3. Personalized care: targeted and enhanced protection


❖Pre-pregnancy pelvic floor assessment and training: Routinely assess pelvic floor muscle strength during pregnancy, and carry out Kegel exercises for weak mothers to enhance tissue toughness;


❖ Multidisciplinary coordination: obstetricians, midwives, and anesthesiologists jointly formulate delivery plans, dynamically assess high-risk factors throughout the process, and adjust interventions in a timely manner;


❖ Avoid misleading interventions: It is not recommended to allow mothers to gain excessive weight for "injury prevention", focusing on intrapartum operating norms


Study limitations


❖ Single-center retrospective design, data reliance on medical records, information bias, and the study population is mainly Caucasian race, so generality needs to be cautious;


❖ Pelvic floor muscle thickness, collagen level and other indicators were not collected, and the injury mechanism could not be further analyzed.


❖ There is a lack of smoking dose-response relationship analysis, and its "protective effect" needs to be verified by prospective studies.


Primiparous women who are underweight before pregnancy do not need to be strictly limited in weight gain during pregnancy, and the risk of perineal injury is not related to the amount of weight gain.

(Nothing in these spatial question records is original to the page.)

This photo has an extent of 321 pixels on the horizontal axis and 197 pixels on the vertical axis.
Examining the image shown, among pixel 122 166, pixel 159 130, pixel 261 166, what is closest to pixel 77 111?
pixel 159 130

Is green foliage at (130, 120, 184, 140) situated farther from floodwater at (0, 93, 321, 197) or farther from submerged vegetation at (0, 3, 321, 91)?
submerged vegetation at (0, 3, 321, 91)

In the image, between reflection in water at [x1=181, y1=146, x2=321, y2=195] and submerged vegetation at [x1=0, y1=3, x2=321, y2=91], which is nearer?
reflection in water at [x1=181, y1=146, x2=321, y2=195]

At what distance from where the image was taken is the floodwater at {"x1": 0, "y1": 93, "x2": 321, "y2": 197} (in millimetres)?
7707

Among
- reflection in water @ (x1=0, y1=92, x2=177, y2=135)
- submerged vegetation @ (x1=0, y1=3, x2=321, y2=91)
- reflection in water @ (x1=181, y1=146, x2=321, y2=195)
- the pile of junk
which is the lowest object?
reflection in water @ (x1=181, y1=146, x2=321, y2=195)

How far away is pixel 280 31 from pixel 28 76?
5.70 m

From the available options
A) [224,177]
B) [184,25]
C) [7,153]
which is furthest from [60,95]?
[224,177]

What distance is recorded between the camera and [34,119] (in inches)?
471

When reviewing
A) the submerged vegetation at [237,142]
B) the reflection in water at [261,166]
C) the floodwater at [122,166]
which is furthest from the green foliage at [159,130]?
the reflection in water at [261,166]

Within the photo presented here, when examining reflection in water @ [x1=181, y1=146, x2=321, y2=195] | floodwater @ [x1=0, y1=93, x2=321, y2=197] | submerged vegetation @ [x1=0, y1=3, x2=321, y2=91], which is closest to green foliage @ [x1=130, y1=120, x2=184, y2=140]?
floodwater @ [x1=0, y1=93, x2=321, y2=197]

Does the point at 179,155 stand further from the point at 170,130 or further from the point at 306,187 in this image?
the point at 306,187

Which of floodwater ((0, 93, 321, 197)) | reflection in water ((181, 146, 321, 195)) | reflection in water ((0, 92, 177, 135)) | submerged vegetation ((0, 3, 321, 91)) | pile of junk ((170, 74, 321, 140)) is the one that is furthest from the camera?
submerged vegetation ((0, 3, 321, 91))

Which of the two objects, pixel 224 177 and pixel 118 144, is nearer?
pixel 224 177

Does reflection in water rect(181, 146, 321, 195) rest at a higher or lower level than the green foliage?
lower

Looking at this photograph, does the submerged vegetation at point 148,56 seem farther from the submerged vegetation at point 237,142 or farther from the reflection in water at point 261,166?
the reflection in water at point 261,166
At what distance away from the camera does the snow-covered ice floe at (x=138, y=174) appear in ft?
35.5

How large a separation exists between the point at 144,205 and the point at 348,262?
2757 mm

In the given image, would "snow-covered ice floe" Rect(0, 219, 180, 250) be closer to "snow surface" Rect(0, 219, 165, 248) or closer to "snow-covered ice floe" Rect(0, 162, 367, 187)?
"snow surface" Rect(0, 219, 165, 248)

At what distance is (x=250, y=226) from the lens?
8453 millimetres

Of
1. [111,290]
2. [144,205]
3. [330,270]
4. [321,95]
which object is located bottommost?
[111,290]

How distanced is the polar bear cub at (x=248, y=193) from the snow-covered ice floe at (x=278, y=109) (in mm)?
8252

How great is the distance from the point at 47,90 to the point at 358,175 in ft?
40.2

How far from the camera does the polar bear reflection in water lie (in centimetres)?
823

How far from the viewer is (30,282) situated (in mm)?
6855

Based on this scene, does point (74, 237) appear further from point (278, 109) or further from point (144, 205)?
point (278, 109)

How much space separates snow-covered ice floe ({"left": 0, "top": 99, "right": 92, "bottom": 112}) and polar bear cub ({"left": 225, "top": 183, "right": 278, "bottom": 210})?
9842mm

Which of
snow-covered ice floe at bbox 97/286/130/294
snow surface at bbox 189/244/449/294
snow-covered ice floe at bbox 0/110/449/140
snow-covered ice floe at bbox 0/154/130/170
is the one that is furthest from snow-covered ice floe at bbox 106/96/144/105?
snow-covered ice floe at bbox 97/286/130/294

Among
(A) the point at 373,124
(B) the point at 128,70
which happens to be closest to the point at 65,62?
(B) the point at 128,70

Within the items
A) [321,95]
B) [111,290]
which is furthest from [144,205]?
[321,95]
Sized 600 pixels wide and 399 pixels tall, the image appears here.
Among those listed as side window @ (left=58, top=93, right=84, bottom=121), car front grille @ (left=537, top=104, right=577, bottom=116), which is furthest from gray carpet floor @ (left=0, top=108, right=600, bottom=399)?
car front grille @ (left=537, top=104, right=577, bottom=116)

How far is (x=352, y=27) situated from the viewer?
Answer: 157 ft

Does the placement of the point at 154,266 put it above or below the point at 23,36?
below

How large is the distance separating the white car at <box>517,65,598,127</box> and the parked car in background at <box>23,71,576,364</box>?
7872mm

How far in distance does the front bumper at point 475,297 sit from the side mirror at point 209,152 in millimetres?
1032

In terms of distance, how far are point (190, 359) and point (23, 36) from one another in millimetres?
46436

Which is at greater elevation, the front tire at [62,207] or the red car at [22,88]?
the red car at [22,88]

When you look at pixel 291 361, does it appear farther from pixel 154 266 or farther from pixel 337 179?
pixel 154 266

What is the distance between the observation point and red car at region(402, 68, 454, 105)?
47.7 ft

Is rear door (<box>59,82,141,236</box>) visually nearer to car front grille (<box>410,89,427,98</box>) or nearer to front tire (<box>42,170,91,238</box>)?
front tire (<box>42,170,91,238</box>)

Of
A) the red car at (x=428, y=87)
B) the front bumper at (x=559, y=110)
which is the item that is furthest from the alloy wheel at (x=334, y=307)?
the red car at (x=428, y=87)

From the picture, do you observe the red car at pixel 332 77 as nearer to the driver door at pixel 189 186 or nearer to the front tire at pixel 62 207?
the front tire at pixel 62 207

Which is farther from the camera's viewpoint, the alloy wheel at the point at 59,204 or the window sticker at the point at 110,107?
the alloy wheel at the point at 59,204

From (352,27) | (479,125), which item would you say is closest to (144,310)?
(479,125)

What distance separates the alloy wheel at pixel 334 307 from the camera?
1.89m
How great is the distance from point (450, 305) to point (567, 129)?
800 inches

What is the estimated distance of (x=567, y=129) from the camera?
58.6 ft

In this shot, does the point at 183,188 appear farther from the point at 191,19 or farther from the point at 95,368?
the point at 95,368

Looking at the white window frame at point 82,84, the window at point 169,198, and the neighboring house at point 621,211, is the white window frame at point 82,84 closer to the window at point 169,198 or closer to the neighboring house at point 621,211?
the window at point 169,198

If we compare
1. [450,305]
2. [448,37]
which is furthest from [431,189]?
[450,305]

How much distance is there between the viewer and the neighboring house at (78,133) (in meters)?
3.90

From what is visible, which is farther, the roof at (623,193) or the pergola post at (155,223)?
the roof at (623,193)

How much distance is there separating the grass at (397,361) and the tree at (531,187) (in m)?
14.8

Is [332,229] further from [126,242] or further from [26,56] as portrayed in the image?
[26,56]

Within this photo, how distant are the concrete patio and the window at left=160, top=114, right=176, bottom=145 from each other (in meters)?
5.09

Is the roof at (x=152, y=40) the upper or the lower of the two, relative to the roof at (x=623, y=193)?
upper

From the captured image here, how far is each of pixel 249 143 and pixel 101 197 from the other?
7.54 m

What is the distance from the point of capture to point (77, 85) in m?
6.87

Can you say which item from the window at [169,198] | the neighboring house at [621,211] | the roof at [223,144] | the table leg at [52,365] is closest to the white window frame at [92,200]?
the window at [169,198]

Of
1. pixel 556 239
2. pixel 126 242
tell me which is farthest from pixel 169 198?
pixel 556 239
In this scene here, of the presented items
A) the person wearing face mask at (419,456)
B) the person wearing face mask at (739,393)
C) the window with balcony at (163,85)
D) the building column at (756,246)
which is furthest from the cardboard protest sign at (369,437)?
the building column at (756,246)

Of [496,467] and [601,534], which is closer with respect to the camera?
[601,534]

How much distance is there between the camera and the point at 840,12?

Clinically, we should focus on preventing and controlling the three high-risk factors of vacuum-assisted delivery, epidural anesthesia use, and high newborn weight, and minimize the risk of injury by standardizing intrapartum operations, individualized management, and preconception preparation. This finding fills the research gap in people with special weight and provides accurate evidence-based support for the management of childbirth in primiparous women with low preconception weight.